* _THINGS TO DO_
1. Return the part of the text on digital colonialism that runs from "Data Extraction, Surveillance" to "and promote inclusivity.", copied word for word.
2. Check each statement against the text on digital colonialism. Answer yes or no, and quote the words from the text that settle it. (a) More than half of the world's population lacks internet access. (b) The algorithms on digital platforms are designed and controlled by CSOs themselves. (c) The suggested workshops and training cover digital tools, data management, and cybersecurity.

* _STUDY TEXT_
Despite creating an interconnected community, underneath the surface of this digital revolution lies a complicated happening known as “digital colonialism”. 

Digital colonialism refers to the imbalanced power dynamics and exploitative practices that emerge when major tech giants and countries exercise dominance over the digital space of less powerful regions. 

Therefore, it is crucial to explore the effect of digital colonialism on Civil Society Organisations (CSOs) and how civic actors can be strengthened to effectively tackle these challenges. 

Digital Colonialism: Understanding the Phenomenon 

Digital colonialists also known as tech conglomerates,  build communication infrastructures, including social media platforms and network connectivity, primarily to collect data, generate profits, and store information for predictive analytics.   

Digital colonialism encompasses a range of issues, including data mining, surveillance capitalism, and the monopolisation of information by tech giants.  

It also involves a decentralised extraction and control of data from citizens, sometimes without their consent 

Impact on Civil Society Organisations (CSOs) 

As the internet becomes an essential space for CSOs to advance their causes, they tend to face significant challenges in utilising digital tools while safeguarding their autonomy and sovereignty. This often leads to a paradox where these organisations find themselves heavily dependent on digital platforms controlled by third parties. 

The global digital divide remains a formidable obstacle, with more than half of the world’s population lacking internet access, particularly affecting third world countries. This lack of access to technology hinders CSOs’ ability to connect with target audiences, access critical resources, and mobilise support effectively, exacerbating existing inequalities. 

Data Extraction, Surveillance Capitalism, and Algorithmic Biases 

Technology corporations collect massive amount of data from users, often without transparent consent, leading to concerns about privacy violations and surveillance capitalism.  

This data is then used to fuel algorithms that shape the information people see online, potentially limiting the visibility of CSOs’ causes and reinforcing dominant narratives that may not align with their objectives.  

Moreover, algorithmic bias within digital platforms poses another challenge for CSOs. Algorithms, designed and controlled by external entities, can inadvertently marginalise certain voices, perpetuate stereotypes, and suppress vital information that CSOs aim to disseminate. This inherent bias hinders the ability of CSOs to engage with diverse audiences and promote inclusivity. 

Empowering CSOs: Recommendations for a More Equitable Digital Space 

1. Digital Literacy and Capacity Building: To mitigate the effects of digital colonialism, empowering CSOs with digital literacy and capacity building training is essential. Local and international organisations can collaborate to offer workshops and training on digital tools, data management, and cybersecurity. These efforts will enable CSOs to restore autonomy of their online presence and protect their data and privacy effectively.

* _SUPPLIED MATERIAL_

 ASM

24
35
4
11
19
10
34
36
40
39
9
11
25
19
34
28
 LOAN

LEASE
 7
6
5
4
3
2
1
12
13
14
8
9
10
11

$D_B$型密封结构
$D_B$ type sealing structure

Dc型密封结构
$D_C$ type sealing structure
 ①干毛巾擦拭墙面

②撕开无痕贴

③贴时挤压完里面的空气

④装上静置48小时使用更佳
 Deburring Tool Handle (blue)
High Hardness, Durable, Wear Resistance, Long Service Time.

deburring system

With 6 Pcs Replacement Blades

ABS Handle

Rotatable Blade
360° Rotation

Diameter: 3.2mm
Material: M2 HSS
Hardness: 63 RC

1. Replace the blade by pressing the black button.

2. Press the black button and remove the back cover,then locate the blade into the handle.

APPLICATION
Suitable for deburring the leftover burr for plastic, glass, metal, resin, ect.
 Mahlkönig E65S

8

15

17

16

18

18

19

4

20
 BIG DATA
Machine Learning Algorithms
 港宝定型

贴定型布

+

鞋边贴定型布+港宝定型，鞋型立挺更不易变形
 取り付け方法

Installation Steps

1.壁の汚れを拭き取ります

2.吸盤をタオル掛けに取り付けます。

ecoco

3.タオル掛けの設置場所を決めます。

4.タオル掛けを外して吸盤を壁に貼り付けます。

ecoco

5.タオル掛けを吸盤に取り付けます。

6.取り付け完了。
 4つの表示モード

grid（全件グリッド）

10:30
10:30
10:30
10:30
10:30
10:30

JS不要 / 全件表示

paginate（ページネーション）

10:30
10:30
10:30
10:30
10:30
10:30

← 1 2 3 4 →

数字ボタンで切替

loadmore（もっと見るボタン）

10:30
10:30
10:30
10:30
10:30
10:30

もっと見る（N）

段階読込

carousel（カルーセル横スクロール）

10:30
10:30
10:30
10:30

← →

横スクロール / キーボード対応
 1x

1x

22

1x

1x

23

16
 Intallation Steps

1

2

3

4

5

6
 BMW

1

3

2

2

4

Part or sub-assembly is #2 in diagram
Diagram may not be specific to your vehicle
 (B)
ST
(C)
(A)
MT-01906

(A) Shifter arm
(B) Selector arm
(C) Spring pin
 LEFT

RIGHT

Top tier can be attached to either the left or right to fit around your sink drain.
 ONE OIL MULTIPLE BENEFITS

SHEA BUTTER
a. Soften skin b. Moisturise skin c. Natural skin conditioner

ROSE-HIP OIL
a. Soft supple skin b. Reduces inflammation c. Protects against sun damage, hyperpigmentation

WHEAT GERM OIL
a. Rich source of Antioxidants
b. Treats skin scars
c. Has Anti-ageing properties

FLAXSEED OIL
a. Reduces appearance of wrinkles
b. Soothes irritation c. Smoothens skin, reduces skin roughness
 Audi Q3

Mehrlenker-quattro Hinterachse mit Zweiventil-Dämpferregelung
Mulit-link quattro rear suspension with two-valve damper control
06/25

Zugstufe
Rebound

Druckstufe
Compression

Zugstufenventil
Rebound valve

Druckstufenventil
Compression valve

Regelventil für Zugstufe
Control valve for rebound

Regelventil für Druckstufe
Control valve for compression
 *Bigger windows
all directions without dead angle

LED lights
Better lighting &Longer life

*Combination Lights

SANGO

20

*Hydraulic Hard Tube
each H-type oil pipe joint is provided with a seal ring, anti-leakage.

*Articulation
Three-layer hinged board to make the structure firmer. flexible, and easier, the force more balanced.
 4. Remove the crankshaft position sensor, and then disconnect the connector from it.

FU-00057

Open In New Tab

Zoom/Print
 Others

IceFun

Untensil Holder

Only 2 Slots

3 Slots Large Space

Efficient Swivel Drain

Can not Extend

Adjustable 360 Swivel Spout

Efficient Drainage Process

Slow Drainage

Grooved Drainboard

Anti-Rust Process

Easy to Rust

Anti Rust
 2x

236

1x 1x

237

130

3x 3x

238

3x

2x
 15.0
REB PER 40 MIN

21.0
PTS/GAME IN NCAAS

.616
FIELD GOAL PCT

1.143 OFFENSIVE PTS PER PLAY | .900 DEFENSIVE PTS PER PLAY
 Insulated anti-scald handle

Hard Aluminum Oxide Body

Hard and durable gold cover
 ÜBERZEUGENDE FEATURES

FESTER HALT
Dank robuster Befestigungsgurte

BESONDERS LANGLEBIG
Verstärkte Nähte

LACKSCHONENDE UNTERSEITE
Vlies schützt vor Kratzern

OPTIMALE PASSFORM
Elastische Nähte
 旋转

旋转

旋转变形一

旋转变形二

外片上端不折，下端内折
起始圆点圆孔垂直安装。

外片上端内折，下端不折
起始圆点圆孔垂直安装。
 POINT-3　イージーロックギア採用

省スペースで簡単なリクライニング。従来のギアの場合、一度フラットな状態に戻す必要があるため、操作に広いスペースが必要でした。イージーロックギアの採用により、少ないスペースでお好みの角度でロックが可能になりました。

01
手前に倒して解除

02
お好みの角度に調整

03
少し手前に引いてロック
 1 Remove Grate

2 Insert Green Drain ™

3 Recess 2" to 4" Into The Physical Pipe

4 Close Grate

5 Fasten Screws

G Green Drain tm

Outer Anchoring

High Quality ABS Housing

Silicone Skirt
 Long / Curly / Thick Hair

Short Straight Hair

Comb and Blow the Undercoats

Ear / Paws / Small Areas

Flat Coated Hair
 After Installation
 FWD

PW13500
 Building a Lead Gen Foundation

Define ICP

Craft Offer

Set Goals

* _ANSWERS TO THE EXERCISE_
1.
Data Extraction, Surveillance Capitalism, and Algorithmic Biases 

Technology corporations collect massive amount of data from users, often without transparent consent, leading to concerns about privacy violations and surveillance capitalism.  

This data is then used to fuel algorithms that shape the information people see online, potentially limiting the visibility of CSOs’ causes and reinforcing dominant narratives that may not align with their objectives.  

Moreover, algorithmic bias within digital platforms poses another challenge for CSOs. Algorithms, designed and controlled by external entities, can inadvertently marginalise certain voices, perpetuate stereotypes, and suppress vital information that CSOs aim to disseminate. This inherent bias hinders the ability of CSOs to engage with diverse audiences and promote inclusivity.

2.
(a) Yes: "with more than half of the world’s population lacking internet access"
(b) No: "Algorithms, designed and controlled by external entities"
(c) Yes: "offer workshops and training on digital tools, data management, and cybersecurity"